Both came to the conclusion that having fifth grade classes at River Valley was the best decision.
Molitor said that the fifth graders were relocated to Old Quarry after Central School closed at the end of the 2010-11 school year because it was the most financially feasible option, given the district’s budget and staffing cutbacks.
“The move of fifth grade (to Old Quarry) was never meant to be a permanent thing,” he said.
A presentation during the Nov. 20 meeting outlined advantages and disadvantages of moving the fifth grade versus keeping it at Old Quarry.
If the fifth grade stayed at Old Quarry, the district would need to come up with a fifth through eighth grade curriculum. However, most existing curricula plans are formatted for kindergarten through fifth grade and sixth through eighth grade.
The fifth graders have more extracurricular opportunities at Old Quarry. The district said it would explore expanding extracurriculars for the fifth graders if they move to River Valley.
Either school would be at full capacity with the fifth grade there. But, with half of the district’s students at Old Quarry, moving to River Valley would balance out the school populations better, administrators said.
The district estimated that having the fifth grade at River Valley would add 25 to 30 cars to its traffic flow.
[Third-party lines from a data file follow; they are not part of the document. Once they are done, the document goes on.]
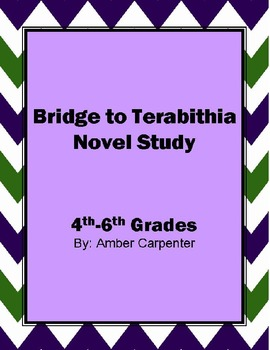 analysis of bridge to terabithia Bridge to terabithia novel study guide great for independent novel studies or a whole class analysis of the book novel study includes character and chapter summaries, chapter questions and answers, novel quiz, assignment and project ideas, and template pages for three assignment ideas.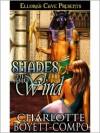 Shades of the Wind - Charlotte Boyett-Compo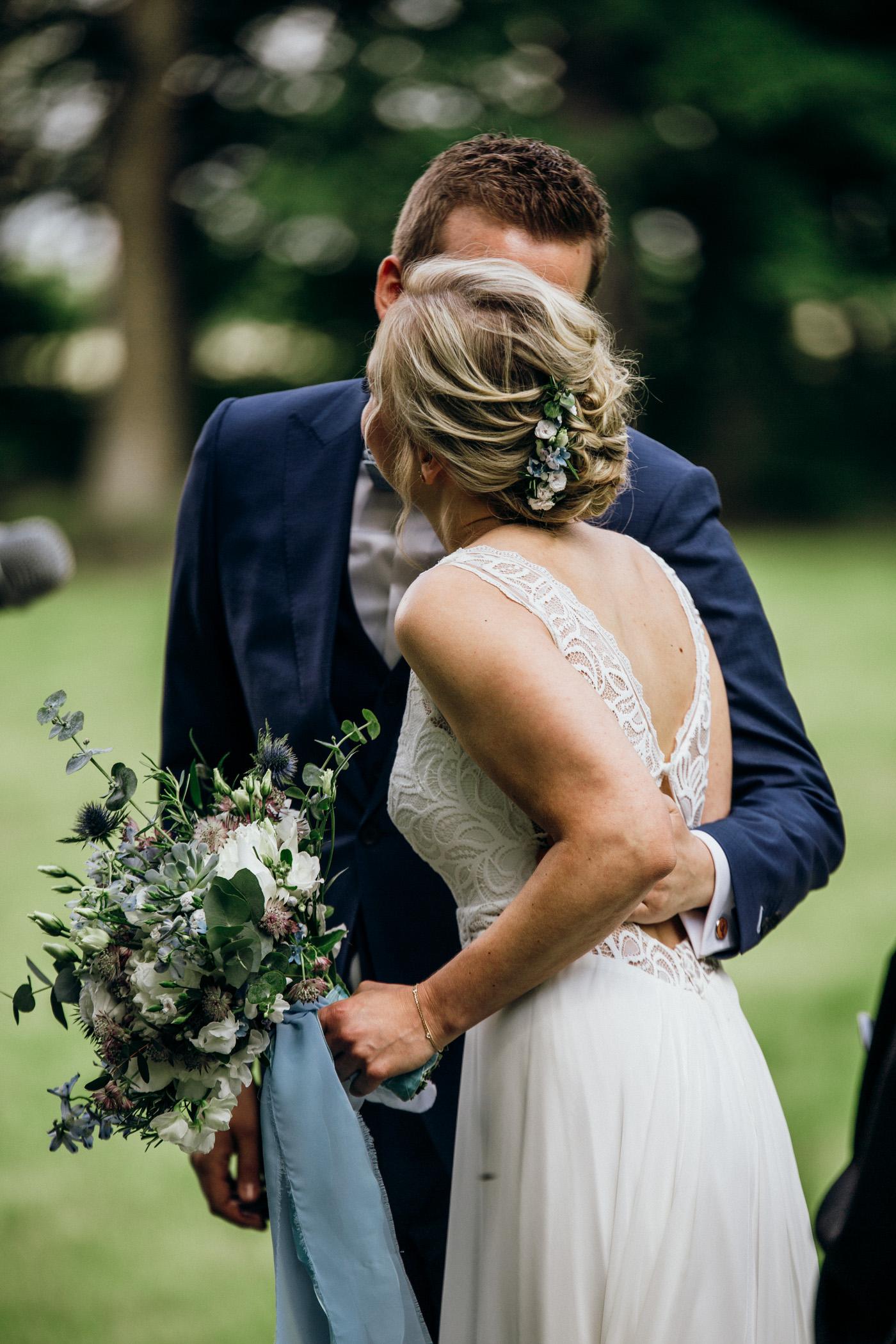 Hochzeit schloss kartzow berlin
If relocated to River Valley, the nine fifth grade classes would move into nine classrooms in the back wing. These rooms are currently occupied by resource teachers, who would move into pod classrooms made from portable walls.
Malley said he is concerned about what the district will do if enrollment increases.
“No matter what we do, one building is full,” he said. “So, we have to have some kind of backup plan.”
According to the administration’s presentation, River Valley could add one or two rooms without making structural changes and another room could be added with structural changes.
If fifth graders stay at Old Quarry, the school could open up a computer lab to be used as a classroom by adding mobile technology. Another lab could be used for special education or English Language Learners. As many as four teachers could work from carts.
Central School could also be reopened as an attendance center. The district is currently exploring leasing out the vacant building, so it is uncertain whether it would be available.
Moving the fifth grade to River Valley would likely require hiring a part-time physical education teacher and music teacher, as well as either a part-time or fulltime administrator.
Malley said these new hires would recover positions the district had to eliminate during its budget cuts a couple of years ago.
“It’s not about spending more money,” he said. “These were things that were there that always should have been.”